Wednesday, 19 February 2014

The Play's The Thing





According to Zero Hedge today, the hymn sheet we should be singing from is tell me the old old story dealing with the London property market and its risks.  It has the engaging idea of Cameron, Carney and Osborne acting as three witches chanting their nostrums over the cauldron.

As this concept derives from The Scottish Play, name forbidden to be mentioned because it brings ill luck, this has an added poignancy to the business.  Another bubble, another crash could have many unexpected consequences in the coming months. 

It is my thesis that the London property market began to go wrong in the 16th Century with the Dissolution of the Monasteries, which included almost all the religious houses.  The rush to get in on the act when that property hit the market had many and various effects.

One was that a Midlands property agent and developer became an impresario in the fashionable public theatres buying into the new celebrity culture of the time.  With a shortage of decent and popular entertainments to fill them he started scribbling his own, being an ace cut and paste writer with a gift for words.

One was The Scottish Play, sadly with an ethnic stereotyping of that nation being run by a pack of aggressive nobles who would stop at nothing in their ambitions, could not be trusted and engaged in deceits.  How unlike the family life of our own dear leaders. 

Perhaps William Shakespeare was writing about the London property markets but felt obliged to remove the story in time and place.  There was a lot of hot money around as the landed classes piled in with their increased incomes from larger land holdings.

Among the many complications at the present day is the issue of so many properties being left empty with many not paying Council Tax because ownership is hidden abroad.  When new projects are being marketed internationally first as investment this is adding a great many more to the unoccupied listings. 

Even where Council tax is being paid, it is far less than those elsewhere.  Add to that the many residences used for short periods.  This is compounded by other matters. 

In the 1911 Census one of the questions asked was the number of rooms available for family and residential use, sculleries, laundries and closets etc. excluded.  For very many the idea of a bedroom to yourself was a fantastical prospect.  Essentially, those on low incomes or some form of support would be found as lodgers.

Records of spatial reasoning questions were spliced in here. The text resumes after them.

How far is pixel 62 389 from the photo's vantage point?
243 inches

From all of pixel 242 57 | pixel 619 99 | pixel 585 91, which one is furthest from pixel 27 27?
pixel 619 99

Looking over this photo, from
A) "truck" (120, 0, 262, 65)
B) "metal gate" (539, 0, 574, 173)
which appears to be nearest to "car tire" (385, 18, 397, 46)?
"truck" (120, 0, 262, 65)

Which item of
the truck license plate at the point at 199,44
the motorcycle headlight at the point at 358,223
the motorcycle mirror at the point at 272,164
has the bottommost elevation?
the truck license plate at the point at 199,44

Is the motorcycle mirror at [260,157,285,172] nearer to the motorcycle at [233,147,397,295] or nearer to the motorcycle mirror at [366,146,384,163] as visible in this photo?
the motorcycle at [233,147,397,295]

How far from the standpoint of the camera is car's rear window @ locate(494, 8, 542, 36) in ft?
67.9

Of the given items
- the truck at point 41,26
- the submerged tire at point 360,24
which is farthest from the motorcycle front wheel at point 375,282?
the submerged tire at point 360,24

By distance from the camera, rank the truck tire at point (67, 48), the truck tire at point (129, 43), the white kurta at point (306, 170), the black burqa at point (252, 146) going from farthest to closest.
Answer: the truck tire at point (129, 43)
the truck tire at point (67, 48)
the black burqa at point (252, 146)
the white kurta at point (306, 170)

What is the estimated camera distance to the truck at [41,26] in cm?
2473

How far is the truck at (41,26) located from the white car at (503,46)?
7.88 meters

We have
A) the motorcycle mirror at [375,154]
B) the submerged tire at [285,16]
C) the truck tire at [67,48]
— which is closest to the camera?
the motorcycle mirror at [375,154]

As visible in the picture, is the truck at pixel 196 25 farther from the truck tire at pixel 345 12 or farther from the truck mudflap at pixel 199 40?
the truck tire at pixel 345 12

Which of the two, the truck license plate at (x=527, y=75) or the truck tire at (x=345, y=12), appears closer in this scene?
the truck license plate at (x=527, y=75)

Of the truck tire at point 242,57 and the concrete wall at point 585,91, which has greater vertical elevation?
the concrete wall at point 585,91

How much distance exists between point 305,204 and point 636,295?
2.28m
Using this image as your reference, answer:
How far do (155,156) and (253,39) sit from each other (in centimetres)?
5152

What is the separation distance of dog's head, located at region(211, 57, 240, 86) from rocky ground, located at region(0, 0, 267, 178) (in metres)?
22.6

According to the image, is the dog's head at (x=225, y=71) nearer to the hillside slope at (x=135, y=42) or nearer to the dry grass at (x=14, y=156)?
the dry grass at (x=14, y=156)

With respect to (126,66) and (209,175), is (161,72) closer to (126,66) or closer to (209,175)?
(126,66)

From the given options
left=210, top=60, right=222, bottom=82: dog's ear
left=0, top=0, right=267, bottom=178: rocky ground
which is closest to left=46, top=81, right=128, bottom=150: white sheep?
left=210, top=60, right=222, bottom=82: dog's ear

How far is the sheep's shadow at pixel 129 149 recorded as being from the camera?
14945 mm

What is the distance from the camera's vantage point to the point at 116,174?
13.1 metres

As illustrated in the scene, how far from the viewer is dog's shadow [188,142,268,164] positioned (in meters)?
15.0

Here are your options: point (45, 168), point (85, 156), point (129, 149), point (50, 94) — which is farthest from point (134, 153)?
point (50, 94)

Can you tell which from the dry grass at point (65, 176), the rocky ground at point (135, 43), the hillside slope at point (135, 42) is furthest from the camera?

Today, in the Benefits row, if a single unemployed person is in a two bedroom rental on benefits then to reduce the payments to cover only one is regarded as a vicious tax and an affront to human rights.

That unrestricted payments and massive state support for rentals has played a large part in the property bubble which is going to leave everybody worse off in the end is disregarded.

Worse still, and to the horror of all, more and more families are beginning to live together and for rather longer than they expected. It could get back to the 1950's. What we do not realise is that if another crash occurs and the inflows continue it may be back to 1911.

In 1851, in a very high class residence in Lowndes Square close to Hyde Park in London, I counted 39, and this was one of the richest men in the land.  And he hadn't dug out the basement to provide for increased room.